Consigne a –
Quel surnom l'article propose-t-il de donner à François ?

Passage cité –
* * * * * * * * *

Article extrait du dernier numéro de Rivarol.
Ça n’arrête pas. La pluie. Le vent. Les inondations. Après la trombe grise, une autre trombe grise. Cela fait longtemps que le niveau des crues dépasse les quatre mètres, il est en route vers des records de saut à la perche. Ensuite ce sera le gel. La sécheresse. Les sauterelles. C’est comme Hollande. Il n’arrête pas. Zeus lançait la foudre, lui, c’est les catastrophes. Peillon. Taubira. Bertinotti. Vallaud-Belkacem. Un jour c’est le saint mariage des sodomites, le lendemain l’extermination souriante des vieillards, des petits bébés et des adultes blessés, à la convenance personnelle des familles, de préférence recomposées, le troisième matin la vente des ventres féminins par des féministes. Chaque semaine un nouvel ouragan sociétal nous tombe sur le blair avec la régularité d’une vague bretonne sur Ouessan. On devrait donner les noms de nos ministres aux typhons qui ravagent le monde, Najat, Christiane, Vincent, ce serait une façon pour eux de passer à la postérité, c’est aussi bien que Petra ou Qumeira, cela flatterait leur ego. Quant à François, leur chef, l’ami chéri d’Obama, il mérite un surnom de roi : pas le bon, le gros, le long, le bègue, le hutin, le bel, le chauve, ni même le bien aimé, mais François le climatique, ou plus simplement le pluvieux. Il est comme la pluie. Les trois premières gouttes, ça a fait rire le populo, depuis, il est ennuyeux comme la pluie.

* * * * * * * * *

Données fournies –
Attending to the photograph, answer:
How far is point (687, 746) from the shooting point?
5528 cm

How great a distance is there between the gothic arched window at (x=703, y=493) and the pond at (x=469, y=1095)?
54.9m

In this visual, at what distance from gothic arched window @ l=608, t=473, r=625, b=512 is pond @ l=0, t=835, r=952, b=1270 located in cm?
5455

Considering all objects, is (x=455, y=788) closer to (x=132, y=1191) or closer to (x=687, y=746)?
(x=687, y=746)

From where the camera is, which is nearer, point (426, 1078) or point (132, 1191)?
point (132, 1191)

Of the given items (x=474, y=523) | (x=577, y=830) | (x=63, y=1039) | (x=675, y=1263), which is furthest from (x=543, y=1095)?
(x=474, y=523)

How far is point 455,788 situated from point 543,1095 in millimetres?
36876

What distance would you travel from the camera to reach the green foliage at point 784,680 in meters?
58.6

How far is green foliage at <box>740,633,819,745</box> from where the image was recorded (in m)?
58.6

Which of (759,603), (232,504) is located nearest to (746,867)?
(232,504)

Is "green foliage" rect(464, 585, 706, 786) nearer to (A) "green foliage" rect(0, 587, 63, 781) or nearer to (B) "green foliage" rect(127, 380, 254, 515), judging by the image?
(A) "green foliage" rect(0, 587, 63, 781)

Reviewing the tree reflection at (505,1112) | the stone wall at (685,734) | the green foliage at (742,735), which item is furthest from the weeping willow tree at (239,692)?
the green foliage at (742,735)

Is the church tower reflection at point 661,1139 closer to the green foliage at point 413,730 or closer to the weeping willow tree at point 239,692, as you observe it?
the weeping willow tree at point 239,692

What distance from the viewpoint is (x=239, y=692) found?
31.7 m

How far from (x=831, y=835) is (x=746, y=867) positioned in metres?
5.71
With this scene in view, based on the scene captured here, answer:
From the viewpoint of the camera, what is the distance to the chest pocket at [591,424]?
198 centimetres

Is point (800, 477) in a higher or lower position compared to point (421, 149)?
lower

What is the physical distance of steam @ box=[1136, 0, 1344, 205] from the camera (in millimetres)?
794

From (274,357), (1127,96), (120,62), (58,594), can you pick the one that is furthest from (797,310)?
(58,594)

* * * * * * * * *

Consigne b –
Mettez à jour les enregistrements à partir de la ligne qui contient « From (274,357), (1127,96), (120,62), (58,594), can » et jusqu'à la fin de ces enregistrements, en remplaçant « pick » par « choose » sans rien modifier d'autre.

Résultat a –
François le climatique, ou plus simplement le pluvieux.

Résultat b –
From (274,357), (1127,96), (120,62), (58,594), can you choose the one that is furthest from (797,310)?
(58,594)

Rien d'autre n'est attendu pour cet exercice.